StreamX developer contribution merged into Apache Pulsar 4.0.0 release

by Anna Szemiot
5 min read

Apache Pulsar 4.0.0, a recently released Long-Term Support (LTS) version, includes a significant contribution from one of StreamX software engineers, Marek Czajkowski.

Marek introduced an alternative event-time-based topic compaction algorithm in response to PIP (Pulsar Improvement Proposal) #352 that he also contributed to.

Apache Pulsar is one of the open-source projects that we use under the hood of our StreamX Digital Experience Mesh. 

Why there was a need for event-time-based compaction

Pulsar's topic compaction is a key feature that helps manage storage and improve efficiency by retaining only the most recent message for each key.
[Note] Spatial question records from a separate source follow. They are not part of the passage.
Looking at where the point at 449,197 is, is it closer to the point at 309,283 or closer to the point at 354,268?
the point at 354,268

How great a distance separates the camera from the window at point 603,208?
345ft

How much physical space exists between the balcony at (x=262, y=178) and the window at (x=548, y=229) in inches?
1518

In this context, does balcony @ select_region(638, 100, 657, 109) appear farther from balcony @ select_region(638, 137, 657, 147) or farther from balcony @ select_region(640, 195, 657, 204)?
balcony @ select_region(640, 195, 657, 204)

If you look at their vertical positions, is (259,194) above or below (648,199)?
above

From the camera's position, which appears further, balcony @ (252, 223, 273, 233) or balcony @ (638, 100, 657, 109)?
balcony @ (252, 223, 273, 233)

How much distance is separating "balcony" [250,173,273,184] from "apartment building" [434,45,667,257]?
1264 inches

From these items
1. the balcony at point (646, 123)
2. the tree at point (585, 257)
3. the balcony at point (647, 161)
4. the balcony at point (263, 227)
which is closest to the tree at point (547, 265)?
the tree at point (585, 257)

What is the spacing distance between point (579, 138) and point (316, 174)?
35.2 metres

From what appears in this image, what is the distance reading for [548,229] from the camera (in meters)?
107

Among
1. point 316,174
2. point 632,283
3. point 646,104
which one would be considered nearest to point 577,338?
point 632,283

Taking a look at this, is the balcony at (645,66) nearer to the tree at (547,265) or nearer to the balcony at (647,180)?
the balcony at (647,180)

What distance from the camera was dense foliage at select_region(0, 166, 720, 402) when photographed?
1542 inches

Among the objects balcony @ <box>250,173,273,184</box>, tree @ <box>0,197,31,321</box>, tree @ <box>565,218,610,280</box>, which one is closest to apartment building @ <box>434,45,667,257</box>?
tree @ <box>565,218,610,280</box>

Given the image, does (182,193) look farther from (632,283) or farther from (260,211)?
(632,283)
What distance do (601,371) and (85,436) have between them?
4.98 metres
However, existing compaction methods, primarily the 'TwoPhaseCompactor', rely on the order in which messages are published.
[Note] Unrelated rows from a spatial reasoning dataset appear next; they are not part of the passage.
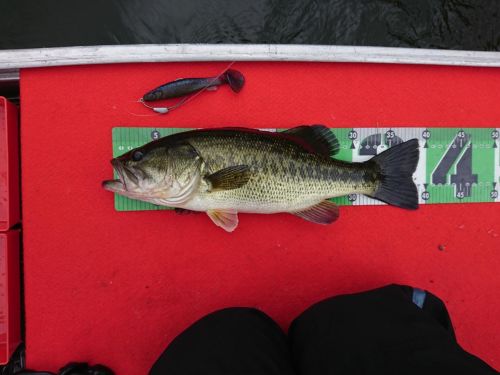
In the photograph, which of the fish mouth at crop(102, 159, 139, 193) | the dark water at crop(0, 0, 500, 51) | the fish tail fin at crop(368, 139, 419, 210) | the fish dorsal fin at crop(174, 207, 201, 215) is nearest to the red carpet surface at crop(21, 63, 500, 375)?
the fish dorsal fin at crop(174, 207, 201, 215)

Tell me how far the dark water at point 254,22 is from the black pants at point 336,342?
200cm

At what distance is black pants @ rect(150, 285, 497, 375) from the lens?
1.37 meters

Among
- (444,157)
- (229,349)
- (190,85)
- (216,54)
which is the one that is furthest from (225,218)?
(444,157)

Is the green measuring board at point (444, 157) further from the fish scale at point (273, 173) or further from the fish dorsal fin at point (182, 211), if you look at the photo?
the fish dorsal fin at point (182, 211)

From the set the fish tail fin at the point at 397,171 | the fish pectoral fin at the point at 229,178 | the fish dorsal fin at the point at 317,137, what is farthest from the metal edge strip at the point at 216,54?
the fish pectoral fin at the point at 229,178

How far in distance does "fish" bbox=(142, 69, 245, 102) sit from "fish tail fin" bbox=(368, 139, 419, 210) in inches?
35.8

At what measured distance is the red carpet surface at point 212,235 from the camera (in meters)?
1.93

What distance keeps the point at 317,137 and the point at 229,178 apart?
1.87 ft

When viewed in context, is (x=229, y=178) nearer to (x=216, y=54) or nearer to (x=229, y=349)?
(x=216, y=54)

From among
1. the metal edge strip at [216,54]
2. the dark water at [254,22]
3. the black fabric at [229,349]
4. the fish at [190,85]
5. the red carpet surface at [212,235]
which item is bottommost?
the black fabric at [229,349]

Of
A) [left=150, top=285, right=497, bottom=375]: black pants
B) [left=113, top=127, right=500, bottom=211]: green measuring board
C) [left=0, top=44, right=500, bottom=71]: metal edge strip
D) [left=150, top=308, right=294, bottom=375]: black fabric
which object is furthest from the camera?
[left=113, top=127, right=500, bottom=211]: green measuring board

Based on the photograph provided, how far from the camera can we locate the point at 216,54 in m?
1.86

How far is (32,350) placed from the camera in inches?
76.7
This can be problematic when network latencies or message redeliveries disrupt the intended order of events as perceived by external applications:

Pulsar Improvement Proposal

PIP-352: Event time based topic compactor

Read on Github

Introducing the Event Time Order Compactor

Marek addressed this limitation by developing the 'EventTimeOrderCompactor', a new type of topic compactor that leverages the event time associated with each message. This makes sure that messages are compacted based on the actual time of the event they represent, regardless of their arrival order in the Pulsar topic.

Design and implementation

Key elements of Marek's work included:

  • Abstracting the 'TwoPhaseCompactor' that provides a foundation for creating different types of compactors, including the new event-time-based compactor,

  • Developing the 'EventTimeCompactionServiceFactory' that makes configuration and deployment of the 'EventTimeOrderCompactor' possible

  • Implementing the 'EventTimeOrderCompactor', which incorporates the logic for event-time-based message comparison during compaction,

  • Introducing 'MessageCompactionData', that acts as a container for data relevant to compaction, streamlining the process,

  • Unit Testing, added to validate the functionality and behaviour of the new compactor.

Pull Request #22517

[feat] PIP-352: Event time based compaction

Read on Github

How to use the Event Time Order Compactor

The new EventTimeOrderCompactor can be enabled through the existing configuration property: 'compactionServiceFactoryClassName'

The relevant configuration files ('broker.conf' and 'standalone.conf') have been updated with information to guide users on enabling this new functionality.